> **Excerpted text**
Reliable Zeroing Requires Pinning

[mmstick]

It's not enough to zero memory with a Drop, it's also required that the type contains a Pinned marker, which would forbid the type from being moved. Types which move do not execute Drop on the value that was moved.

It would also be a good idea to contribute to Redox OS's ralloc, which supports a security flag that zeroes all frees.

[danielhenrymantilla]

The zeroing part in general looks weird to me, justification-wise. I think the problem is more general than just zeroing structs on Drop; it's more about carefully crafting the right Drop semantics when doing FFI.

Take, for instance, the following made up example:

FFI-wise, there was no need to zero rust's stack struct StackChars since, as @mmstick said, something can be moved out without triggering Drop. The FFI could still be able to read UAF bytes. On the other hand, using drop to clear / reset pointers given to FFI is actually the good strategy (if the C code does not provide an API to clear / reset, that's a big problem for the C code on its own (even if it did not do any FFI), and in that case there is no other choice but to leak the pointed to data).

::ralloc

Although ralloc does look interesting, it is not able to zero stale stack data; it just provides something along these lines:

use ::std::mem::ManuallyDrop;

pub struct ZeroDropBox<T> /* = */ (Box< ManuallyDrop<T> >);

impl<T> Drop for ZeroDropBox<T>
{
    fn drop (
        self: &mut Self,
    )

> **Data extract**
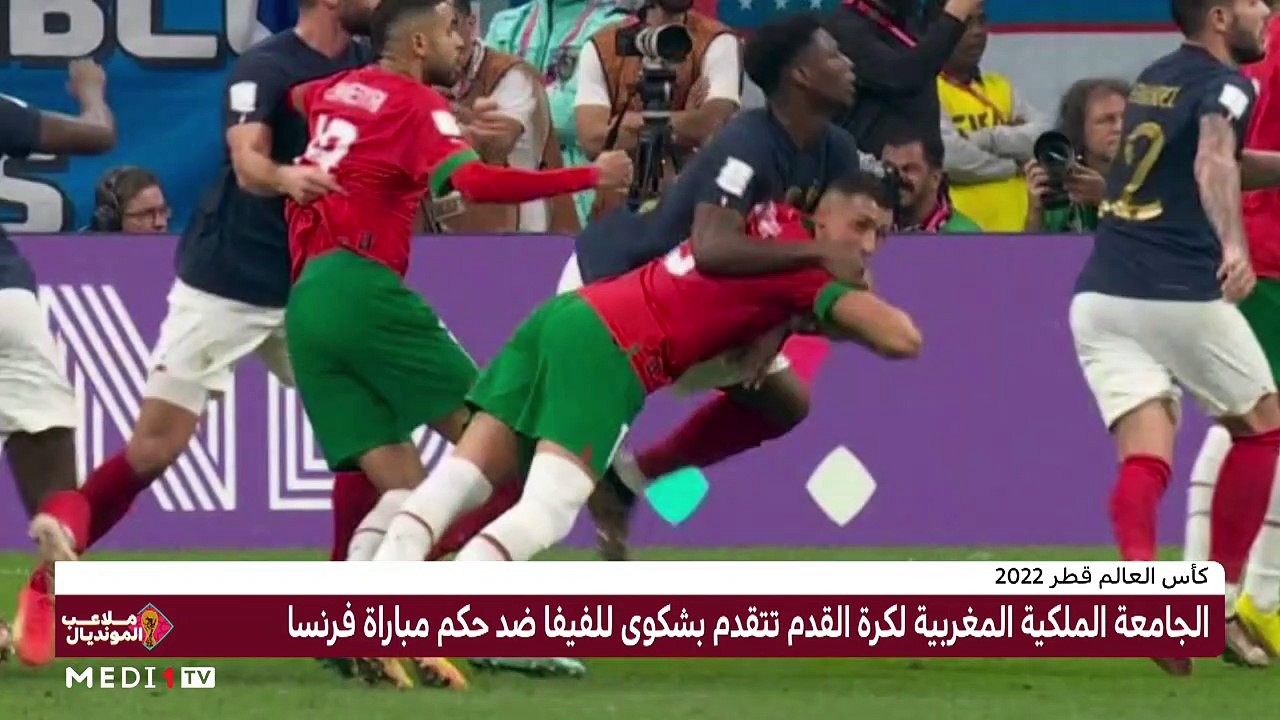 عيون الأسود على مركز ثالث وسط إشادة دولية بالمنتخب المغربي  - 15/12/2022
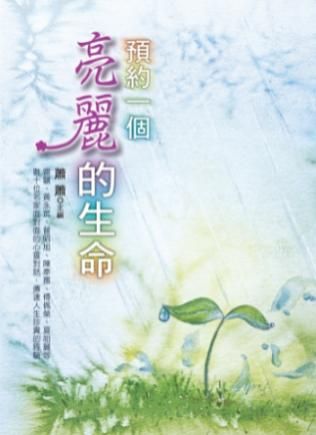 預約一個亮麗的生命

> **Work request A**
In the thread on zeroing memory, list each distinct capitalized name that appears in the Rust code at the end, in order of first appearance.
> **Work request B**
Repeat word for word everything in the thread on zeroing memory from "It's not enough" down to "that was moved.".

> **Reply A**
ManuallyDrop, ZeroDropBox, T, Box, Drop, Self

> **Reply B**
It's not enough to zero memory with a Drop, it's also required that the type contains a Pinned marker, which would forbid the type from being moved. Types which move do not execute Drop on the value that was moved.